# Study text
Dengler Domain: Hard-earned money
 
								Sean Dengler.
When it comes down to how money is made in the United States, it is through net income, which is revenue minus expenses. Whether it is a business or home finances, net income is vital to Americans. If one spends more than one brings in over the course of the long term, this leads to consequences. Governments can also fall under this category.
Someone, somewhere, always has talking points about returning taxpayer money or how the government needs to be efficiently run. It is your money, and it needs to be protected or put to effective use. Big government spends too much of your money, and it needs to be reduced so Americans can keep more of their hard-earned money. Through this reasoning, this has become a way for more money to be returned to the public.
Unfortunately, when it comes to returning people’s money from monopolized industries and big business, this mentality is thrown out the window. A common belief is the free market will take care of the public despite industries where monopolization has raised prices. In agriculture, one fertilizer company is the de facto price market for each major nutrient (nitrogen, phosphorus, potassium), this means the farmer is going to take the price whatever these consolidated companies are going to give. A farmer is not in a competitive market nor on an even playing field, leading to them keeping less of their hard-earned money.

# Instructions
(1) Copy the column on hard-earned money word for word from "Someone, somewhere, always" up to and including "to the public.".
(2) Answer these questions using the column on hard-earned money:
(a) How does the column define net income?
(b) Besides businesses and home finances, what else does the column say can fall under this category?
(c) Which three major nutrients does the column name?
Rely only on the column on hard-earned money to respond.

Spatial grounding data
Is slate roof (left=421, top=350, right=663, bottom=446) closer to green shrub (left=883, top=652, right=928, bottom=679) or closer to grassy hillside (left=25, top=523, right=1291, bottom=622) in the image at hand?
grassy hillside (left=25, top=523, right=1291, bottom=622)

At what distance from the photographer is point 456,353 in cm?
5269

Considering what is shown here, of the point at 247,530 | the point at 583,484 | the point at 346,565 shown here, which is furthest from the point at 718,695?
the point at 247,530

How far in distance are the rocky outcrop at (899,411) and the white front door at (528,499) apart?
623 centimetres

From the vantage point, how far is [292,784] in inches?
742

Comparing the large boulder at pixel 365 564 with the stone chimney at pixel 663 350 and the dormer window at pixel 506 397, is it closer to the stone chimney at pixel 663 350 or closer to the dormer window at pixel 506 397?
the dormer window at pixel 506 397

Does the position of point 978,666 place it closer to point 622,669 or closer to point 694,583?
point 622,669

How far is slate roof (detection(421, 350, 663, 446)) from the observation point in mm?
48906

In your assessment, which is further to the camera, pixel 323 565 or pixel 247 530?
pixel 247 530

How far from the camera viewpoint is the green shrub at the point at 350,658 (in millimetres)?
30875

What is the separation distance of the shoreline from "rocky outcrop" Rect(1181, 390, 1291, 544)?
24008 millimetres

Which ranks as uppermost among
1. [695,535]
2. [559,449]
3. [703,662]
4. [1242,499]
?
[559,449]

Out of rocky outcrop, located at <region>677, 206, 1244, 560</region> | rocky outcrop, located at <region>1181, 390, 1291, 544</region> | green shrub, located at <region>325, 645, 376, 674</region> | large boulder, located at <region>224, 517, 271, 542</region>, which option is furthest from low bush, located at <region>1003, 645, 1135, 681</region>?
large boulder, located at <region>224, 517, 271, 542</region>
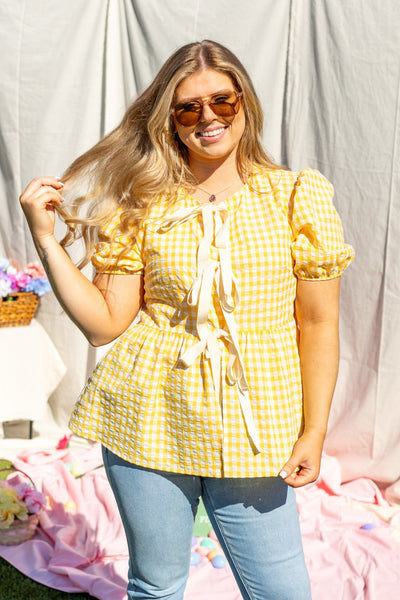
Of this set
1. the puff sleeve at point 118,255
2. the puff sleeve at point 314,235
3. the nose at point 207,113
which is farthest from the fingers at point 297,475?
the nose at point 207,113

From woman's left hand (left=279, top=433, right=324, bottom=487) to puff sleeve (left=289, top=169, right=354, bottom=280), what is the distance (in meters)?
0.37

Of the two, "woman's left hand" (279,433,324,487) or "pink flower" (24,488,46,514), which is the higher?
"woman's left hand" (279,433,324,487)

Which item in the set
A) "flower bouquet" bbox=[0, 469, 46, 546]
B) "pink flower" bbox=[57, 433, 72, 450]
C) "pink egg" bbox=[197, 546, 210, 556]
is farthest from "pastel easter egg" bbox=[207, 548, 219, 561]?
"pink flower" bbox=[57, 433, 72, 450]

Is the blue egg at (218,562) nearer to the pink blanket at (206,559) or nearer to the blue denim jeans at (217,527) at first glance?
the pink blanket at (206,559)

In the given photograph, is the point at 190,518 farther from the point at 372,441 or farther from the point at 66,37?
the point at 66,37

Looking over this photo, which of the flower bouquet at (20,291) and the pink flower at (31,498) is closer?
the pink flower at (31,498)

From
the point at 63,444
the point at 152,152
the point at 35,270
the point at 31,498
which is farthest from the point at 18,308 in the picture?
the point at 152,152

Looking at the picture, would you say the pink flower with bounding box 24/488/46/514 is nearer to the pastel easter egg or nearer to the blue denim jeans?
the pastel easter egg

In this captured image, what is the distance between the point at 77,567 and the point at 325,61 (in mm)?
2303

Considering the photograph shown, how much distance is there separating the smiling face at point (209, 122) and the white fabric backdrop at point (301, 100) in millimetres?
1454

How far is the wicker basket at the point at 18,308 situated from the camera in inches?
147

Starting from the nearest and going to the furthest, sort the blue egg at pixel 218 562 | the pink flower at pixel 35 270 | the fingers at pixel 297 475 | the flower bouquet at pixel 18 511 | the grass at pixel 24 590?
the fingers at pixel 297 475 → the grass at pixel 24 590 → the blue egg at pixel 218 562 → the flower bouquet at pixel 18 511 → the pink flower at pixel 35 270

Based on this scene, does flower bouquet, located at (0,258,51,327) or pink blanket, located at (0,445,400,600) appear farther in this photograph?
flower bouquet, located at (0,258,51,327)

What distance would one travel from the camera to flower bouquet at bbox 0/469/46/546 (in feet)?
9.50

# Solved problems
(1)
Someone, somewhere, always has talking points about returning taxpayer money or how the government needs to be efficiently run. It is your money, and it needs to be protected or put to effective use. Big government spends too much of your money, and it needs to be reduced so Americans can keep more of their hard-earned money. Through this reasoning, this has become a way for more money to be returned to the public.

(2)
(a) Revenue minus expenses.
(b) Governments.
(c) Nitrogen, phosphorus and potassium.